MapReduce in Java for multi core

aburkov edited this page Jun 28, 2015 · 12 revisions

With xpresso you can easily define and run MapReduce jobs on a multi-core machine to parallelize time-consuming crunching.

Let's assume that we have a list of elements we want to process:

list<String> elements = x.list("Map","aNd","ReDuce","arE","aWEsome");

The processing of each element takes a long time (say, 10 seconds), so we want to parallelize the processing on our multicore machine. Let the desired processing of each element be as follows: if the element starts with an "a", then put it in uppercase and join it with other uppercase elements using "~" as separator; if the element doesn't start with an "a", then put it to lowercase and join it with other lowercase words.

Let's define the Mapper and Reducer:

static Mapper<String,String> mapper = new Mapper<String,String>() {
	public void map(String input) {
		x.Time.sleep(10); //the processing of each element takes a long time :-)
		if (x.String(input).startsWith("a")) {
			yield("upper", input.toUpperCase());				
		} else {
			yield("lower", input.toLowerCase());
		}
	}
};

static Reducer<String,String> reducer = new Reducer<String,String>() {
	public void reduce(tuple2<String,list<String>> input) {
		yield(input.key,x.String("~").join(input.value));
	}
};

Our mapper does the transformation of the case as described above, and our reducer joins the values with the "~".
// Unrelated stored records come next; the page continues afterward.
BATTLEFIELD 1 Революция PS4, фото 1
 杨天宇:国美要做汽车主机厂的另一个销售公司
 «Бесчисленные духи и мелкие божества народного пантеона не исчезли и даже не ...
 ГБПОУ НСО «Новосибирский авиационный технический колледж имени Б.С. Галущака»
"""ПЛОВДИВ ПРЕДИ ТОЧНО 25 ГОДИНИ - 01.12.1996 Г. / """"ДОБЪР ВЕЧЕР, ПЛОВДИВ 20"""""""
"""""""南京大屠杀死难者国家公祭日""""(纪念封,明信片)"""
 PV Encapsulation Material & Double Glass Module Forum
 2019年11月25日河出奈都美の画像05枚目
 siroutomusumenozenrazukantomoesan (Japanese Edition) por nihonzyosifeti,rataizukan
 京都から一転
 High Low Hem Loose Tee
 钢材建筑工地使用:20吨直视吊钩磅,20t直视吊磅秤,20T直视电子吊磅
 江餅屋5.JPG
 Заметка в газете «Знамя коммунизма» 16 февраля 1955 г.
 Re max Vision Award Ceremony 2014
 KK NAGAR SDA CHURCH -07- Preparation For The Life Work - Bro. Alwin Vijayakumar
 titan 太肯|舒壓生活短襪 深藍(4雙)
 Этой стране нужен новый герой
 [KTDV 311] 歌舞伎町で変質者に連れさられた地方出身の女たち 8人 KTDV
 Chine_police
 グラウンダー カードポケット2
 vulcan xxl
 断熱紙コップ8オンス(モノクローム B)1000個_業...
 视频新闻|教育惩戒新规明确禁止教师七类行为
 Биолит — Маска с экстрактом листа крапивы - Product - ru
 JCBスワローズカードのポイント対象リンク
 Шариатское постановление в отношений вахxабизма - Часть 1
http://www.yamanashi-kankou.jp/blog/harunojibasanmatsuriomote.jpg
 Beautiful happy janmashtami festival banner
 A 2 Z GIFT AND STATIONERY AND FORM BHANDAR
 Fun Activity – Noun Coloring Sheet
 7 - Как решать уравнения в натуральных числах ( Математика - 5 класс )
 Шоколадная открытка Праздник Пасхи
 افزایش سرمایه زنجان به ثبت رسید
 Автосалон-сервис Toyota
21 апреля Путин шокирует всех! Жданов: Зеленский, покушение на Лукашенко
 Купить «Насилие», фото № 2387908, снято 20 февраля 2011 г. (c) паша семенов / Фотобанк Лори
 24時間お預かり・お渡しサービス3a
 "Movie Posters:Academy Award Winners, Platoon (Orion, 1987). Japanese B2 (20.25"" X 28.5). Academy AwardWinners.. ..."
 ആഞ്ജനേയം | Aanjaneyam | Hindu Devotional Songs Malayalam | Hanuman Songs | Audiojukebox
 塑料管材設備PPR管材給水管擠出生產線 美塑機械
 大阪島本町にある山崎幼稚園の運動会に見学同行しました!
Our MapReduce setup is now ready, so let's start crunching:

x.timer.start();
x.print(x.<String,String,String>MapReduce(elements).map(mapper).reduce(reducer), x.timer.stop());

Console:
{upper:AND~AWESOME~ARE, lower:reduce~map}
10.013s

As you can see, the processing of all 5 elements took only about 10 seconds, while as we have defined above the processing of each single element takes 10 seconds.